Marilyn Bowering’s work with the animateur, Ishu Patel, for the National Film Board on Divine Fate resulted in awards from the Earth Peace International Film Festival and from the International Animation Festival.
In 1997 Visible Worlds, Bowering’s second novel was published in Canada. This work was also published in the United Kingdom, the United States, and in translation in Germany, Finland and Greece. It received the Ethel Wilson Fiction Prize and was short-listed for the prestigious Orange Prize. Marilyn Bowering’s evocation of a woman’s crossing of the Arctic ice cap and the tracing of the lives of three families against the backdrop of the Depression, Second World War, Korean War and the Cold War have attracted considerable attention, including that of researchers into the history of biological warfare.
Marilyn Bowering’s third novel, Cat’s Pilgrimage (2004) tells a story that crosses the boundaries of literary and fantasy fiction. Cat’s Pilgrimage is a bold portrayal of a young woman’s journey from the all too commonplace violent world of her peers to the timeless world stage of the Glastonbury Zodiac. An undying love-story, told by the cat, Cutthroat, weaves its thread through a tapestry of history and event from the Iron Age to Bay Watch. At its heart, Cat’s Pilgrimage is a love story, and a fable about adolescence that touches the comic and tragic limits of innocence and ignorance.
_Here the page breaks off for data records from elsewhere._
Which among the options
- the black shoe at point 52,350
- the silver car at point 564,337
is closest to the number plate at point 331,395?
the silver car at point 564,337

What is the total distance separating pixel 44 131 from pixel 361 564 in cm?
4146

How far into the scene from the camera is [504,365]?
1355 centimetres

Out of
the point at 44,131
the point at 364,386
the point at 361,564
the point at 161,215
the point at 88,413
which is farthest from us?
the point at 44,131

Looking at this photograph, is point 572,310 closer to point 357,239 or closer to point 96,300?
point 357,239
What It Takes to be Human, Bowering’s fourth novel (short-listed for the Ethel Wilson Prize), was published in 2006 in Canada and 2007 in the UK. The story begins the day after World War II is declared in Canada. Sandy Grey, a nineteen year old air cadet, wants nothing more than to sign up, but his father, a fundamentalist preacher won’t give him permission to fight—not because he is a pacifist, but because he believes the world is living through ‘the last days’. After he attacks his father, Sandy is incarcerated in an asylum for the criminally insane. His search for love and justice exposes analogies with the world outside–and the world today.
Green (poetry (2007) is a synthesis of formal and improvisational techniques and a series of conversations rooted in Marilyn’s love of the poets Rumi, Lorca and Ritsos. In many ways it is also a statement of her abiding concern with cultural confluence.
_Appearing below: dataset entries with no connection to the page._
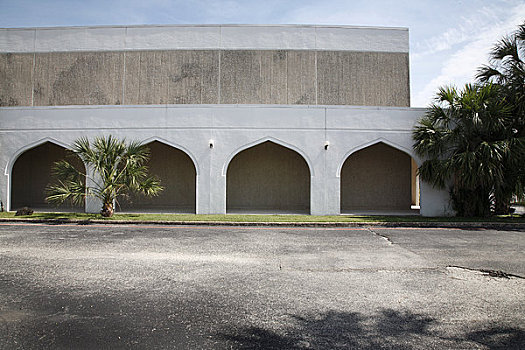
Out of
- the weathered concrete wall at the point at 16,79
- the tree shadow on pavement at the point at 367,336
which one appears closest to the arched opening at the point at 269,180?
the weathered concrete wall at the point at 16,79

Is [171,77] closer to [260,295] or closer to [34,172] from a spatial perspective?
[34,172]

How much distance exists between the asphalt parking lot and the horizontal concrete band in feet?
38.2

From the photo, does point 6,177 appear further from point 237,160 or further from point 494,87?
point 494,87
In 2012 Marilyn published the poetry book Soul Mouth (short-listed for the Pat Lowther Prize.) The collection begins in childhood (Body) and continues through the explorations of Soul to The Story-Tellers on their Carpets. In her review, Barbara Carey referred to Bowering’s ability to shift seamlessly from a scene of the commonplace into a mystical realm, and to explore the continuity between the living and the dead “not only with respect to loved ones the poet has lost but also, in a collective sense, our connection to antiquity (elements of fairy tales, folklore and mythology echo throughout the collection).”
Threshold, 2015, is Marilyn’s response to the work of the 17th century female Scottish Gaelic bard, Mary Macleod. The photographer, Xan Shian, whose photographs accompany the text, speaks of the book as a conversation ‘between women who have been places, felt things, and who somehow…are able to support one another across many centuries, many lifetimes….”
Marilyn Bowering is married and has one daughter. She lives in British Columbia, Canada.